(Saved data entries)
•••••
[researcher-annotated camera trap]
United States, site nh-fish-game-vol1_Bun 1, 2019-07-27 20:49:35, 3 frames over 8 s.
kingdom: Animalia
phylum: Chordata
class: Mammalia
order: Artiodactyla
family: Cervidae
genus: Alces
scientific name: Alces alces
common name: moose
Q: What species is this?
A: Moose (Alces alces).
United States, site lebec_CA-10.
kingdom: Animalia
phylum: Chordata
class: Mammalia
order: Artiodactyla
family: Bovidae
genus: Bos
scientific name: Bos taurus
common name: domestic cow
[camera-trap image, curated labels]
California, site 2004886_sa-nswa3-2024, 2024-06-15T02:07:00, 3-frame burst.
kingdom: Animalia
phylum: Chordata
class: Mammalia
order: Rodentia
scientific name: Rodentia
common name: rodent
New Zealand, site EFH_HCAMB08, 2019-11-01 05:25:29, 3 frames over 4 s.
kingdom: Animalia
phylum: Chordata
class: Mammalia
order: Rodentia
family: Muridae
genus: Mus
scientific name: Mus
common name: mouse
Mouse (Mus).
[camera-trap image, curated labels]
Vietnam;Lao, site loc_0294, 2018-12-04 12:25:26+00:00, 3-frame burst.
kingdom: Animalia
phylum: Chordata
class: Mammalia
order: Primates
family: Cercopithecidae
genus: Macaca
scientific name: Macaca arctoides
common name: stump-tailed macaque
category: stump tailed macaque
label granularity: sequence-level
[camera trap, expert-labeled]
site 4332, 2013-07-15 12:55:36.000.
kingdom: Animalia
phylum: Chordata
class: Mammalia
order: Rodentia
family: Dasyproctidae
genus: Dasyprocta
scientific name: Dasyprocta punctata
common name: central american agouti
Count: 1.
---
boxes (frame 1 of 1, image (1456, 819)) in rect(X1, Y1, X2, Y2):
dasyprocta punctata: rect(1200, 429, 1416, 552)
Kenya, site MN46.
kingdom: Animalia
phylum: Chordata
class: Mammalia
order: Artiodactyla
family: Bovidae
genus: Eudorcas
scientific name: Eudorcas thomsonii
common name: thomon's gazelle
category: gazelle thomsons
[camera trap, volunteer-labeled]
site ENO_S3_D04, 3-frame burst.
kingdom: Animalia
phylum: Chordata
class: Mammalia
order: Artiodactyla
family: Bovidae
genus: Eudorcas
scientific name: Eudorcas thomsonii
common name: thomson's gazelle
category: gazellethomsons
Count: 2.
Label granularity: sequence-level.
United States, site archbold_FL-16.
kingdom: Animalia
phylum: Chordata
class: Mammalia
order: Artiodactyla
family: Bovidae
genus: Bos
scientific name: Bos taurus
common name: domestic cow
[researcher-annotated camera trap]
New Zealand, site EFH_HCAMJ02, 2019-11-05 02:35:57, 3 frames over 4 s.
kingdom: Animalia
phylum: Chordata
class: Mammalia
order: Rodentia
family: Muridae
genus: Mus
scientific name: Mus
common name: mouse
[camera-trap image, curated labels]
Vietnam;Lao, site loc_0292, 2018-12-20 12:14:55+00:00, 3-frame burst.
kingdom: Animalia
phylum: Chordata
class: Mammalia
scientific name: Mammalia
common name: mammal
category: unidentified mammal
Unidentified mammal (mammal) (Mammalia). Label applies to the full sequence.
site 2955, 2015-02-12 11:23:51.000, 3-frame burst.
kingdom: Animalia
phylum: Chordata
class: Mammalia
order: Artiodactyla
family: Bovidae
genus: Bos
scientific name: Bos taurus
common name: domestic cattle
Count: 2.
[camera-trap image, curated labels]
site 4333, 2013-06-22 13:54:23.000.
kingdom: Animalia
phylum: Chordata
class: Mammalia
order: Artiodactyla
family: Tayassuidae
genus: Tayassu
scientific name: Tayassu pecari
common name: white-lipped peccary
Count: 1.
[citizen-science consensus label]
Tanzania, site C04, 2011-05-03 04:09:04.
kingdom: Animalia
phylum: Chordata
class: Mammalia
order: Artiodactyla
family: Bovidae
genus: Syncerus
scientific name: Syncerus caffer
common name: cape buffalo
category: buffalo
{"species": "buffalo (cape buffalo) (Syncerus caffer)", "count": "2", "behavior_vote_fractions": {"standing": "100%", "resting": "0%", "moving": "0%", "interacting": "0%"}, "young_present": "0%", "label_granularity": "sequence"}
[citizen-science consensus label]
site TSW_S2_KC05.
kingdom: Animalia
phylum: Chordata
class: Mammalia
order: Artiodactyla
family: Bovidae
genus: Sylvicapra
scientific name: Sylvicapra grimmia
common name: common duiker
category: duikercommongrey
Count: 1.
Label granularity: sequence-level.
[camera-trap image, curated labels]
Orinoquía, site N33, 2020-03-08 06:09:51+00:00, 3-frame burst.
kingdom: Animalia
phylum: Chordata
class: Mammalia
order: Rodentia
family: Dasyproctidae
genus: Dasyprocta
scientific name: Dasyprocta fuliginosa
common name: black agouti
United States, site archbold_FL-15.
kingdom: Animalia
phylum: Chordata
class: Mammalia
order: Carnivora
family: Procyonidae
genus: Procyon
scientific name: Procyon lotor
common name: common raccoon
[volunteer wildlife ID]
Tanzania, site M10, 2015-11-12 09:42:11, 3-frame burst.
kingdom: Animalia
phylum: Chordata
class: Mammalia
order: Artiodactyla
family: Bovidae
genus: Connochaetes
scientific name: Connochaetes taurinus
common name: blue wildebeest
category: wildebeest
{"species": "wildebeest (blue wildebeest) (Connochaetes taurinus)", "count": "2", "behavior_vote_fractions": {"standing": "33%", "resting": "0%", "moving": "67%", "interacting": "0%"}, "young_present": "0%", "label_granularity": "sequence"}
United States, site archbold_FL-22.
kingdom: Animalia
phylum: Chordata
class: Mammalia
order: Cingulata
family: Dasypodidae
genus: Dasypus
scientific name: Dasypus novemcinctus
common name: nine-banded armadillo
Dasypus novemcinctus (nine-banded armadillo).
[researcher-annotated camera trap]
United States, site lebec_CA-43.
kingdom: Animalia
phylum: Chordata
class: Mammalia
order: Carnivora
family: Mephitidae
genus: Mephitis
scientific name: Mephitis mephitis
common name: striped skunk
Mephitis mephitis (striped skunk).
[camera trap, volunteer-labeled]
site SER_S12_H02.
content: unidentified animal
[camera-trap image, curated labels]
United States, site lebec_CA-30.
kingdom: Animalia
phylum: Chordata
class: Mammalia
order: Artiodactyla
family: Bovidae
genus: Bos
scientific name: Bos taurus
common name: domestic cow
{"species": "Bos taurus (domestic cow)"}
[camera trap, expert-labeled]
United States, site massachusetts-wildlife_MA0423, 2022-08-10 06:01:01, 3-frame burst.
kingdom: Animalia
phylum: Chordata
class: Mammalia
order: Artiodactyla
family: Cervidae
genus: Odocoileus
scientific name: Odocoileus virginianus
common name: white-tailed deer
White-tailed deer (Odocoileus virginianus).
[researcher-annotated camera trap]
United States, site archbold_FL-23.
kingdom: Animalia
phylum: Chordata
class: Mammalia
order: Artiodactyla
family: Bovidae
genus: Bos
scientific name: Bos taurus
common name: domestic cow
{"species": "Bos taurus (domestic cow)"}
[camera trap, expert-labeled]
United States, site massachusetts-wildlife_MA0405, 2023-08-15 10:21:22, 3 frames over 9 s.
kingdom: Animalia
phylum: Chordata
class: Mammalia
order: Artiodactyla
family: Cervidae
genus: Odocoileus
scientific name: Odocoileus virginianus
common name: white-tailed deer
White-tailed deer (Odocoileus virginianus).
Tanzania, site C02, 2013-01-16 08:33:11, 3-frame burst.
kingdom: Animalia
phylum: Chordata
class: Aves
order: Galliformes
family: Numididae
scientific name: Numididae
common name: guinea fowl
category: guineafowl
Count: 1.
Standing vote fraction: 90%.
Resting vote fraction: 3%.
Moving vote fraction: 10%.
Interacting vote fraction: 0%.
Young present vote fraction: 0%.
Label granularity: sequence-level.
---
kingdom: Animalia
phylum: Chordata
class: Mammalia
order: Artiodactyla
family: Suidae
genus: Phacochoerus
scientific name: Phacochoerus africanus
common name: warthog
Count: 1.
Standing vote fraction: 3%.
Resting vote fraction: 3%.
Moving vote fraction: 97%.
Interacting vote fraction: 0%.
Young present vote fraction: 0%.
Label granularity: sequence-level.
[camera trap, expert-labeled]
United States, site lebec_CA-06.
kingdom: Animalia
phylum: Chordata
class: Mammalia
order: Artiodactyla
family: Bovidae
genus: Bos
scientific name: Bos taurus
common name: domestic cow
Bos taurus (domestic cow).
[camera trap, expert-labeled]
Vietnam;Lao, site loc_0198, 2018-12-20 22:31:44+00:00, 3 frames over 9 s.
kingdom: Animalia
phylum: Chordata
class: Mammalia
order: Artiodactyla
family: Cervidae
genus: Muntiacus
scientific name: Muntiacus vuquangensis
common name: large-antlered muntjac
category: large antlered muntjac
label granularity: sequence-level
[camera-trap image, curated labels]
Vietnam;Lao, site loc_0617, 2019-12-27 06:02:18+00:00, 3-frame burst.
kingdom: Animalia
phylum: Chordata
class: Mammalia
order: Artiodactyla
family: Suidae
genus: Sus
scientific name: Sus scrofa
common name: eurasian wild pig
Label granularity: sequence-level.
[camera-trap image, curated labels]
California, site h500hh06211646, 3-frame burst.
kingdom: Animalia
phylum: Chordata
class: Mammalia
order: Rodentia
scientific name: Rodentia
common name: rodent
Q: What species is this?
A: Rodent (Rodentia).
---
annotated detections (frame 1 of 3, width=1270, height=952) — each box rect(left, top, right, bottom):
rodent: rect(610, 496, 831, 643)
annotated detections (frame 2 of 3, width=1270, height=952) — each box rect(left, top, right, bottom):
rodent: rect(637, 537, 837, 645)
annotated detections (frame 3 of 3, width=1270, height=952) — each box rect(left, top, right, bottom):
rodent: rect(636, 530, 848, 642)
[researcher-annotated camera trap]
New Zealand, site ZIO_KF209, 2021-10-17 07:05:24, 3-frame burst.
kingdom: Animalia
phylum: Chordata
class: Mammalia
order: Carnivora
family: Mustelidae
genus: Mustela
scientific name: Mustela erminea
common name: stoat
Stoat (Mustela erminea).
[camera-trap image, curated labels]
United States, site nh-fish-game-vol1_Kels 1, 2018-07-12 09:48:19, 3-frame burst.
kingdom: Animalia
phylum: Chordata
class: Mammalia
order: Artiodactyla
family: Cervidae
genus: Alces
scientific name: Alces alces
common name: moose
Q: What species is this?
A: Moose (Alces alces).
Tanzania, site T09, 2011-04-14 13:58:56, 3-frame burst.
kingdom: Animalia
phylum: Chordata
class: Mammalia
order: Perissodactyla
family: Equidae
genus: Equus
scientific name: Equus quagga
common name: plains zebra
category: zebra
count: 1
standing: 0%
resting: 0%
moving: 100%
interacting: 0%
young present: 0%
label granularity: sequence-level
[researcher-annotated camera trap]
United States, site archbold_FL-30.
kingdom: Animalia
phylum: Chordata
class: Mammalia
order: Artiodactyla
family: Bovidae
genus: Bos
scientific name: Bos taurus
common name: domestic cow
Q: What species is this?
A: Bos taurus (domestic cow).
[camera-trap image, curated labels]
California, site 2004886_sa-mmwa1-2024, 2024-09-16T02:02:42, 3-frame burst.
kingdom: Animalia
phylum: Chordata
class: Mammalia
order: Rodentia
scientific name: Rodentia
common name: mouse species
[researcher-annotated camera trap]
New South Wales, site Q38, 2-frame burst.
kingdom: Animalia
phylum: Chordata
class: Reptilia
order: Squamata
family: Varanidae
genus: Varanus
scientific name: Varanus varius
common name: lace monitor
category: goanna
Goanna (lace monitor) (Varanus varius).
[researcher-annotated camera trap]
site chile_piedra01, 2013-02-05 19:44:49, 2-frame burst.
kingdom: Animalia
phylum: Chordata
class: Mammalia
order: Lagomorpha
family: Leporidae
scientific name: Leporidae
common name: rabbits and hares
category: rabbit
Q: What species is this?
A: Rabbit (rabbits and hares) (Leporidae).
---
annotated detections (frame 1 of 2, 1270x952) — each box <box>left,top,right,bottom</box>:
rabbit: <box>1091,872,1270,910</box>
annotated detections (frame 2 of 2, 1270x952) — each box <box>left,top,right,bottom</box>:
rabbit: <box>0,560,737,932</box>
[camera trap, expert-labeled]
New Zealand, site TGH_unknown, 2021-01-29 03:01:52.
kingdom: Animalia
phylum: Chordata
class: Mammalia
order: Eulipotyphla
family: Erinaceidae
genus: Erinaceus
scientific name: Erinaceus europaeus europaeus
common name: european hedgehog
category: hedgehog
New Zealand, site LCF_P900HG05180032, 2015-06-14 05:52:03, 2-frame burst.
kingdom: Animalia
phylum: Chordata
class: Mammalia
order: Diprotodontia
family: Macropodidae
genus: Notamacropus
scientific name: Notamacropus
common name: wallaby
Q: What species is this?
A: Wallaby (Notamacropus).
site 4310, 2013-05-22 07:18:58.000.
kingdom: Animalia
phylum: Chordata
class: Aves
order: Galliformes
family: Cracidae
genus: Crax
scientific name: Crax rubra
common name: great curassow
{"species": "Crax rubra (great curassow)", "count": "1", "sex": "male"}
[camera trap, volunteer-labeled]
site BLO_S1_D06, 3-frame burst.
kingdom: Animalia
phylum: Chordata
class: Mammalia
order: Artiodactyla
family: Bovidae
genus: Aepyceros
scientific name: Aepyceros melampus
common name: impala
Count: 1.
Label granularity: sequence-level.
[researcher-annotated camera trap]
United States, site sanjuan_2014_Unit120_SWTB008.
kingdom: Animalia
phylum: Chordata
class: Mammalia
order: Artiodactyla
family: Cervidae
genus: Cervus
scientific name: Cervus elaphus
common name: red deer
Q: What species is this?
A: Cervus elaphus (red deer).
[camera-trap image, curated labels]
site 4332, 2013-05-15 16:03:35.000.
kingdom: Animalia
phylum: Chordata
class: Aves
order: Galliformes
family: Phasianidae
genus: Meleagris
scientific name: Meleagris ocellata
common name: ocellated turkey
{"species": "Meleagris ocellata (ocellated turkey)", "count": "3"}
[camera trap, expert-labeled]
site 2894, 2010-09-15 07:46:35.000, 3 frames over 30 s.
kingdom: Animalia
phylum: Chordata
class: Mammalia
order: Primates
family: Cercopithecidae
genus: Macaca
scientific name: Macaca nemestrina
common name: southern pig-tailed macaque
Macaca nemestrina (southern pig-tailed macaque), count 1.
•••••
**Work required:**
Search the records above for "Connochaetes" and copy every line that has it.

**Answer box:**
genus: Connochaetes
scientific name: Connochaetes taurinus
{"species": "wildebeest (blue wildebeest) (Connochaetes taurinus)", "count": "2", "behavior_vote_fractions": {"standing": "33%", "resting": "0%", "moving": "67%", "interacting": "0%"}, "young_present": "0%", "label_granularity": "sequence"}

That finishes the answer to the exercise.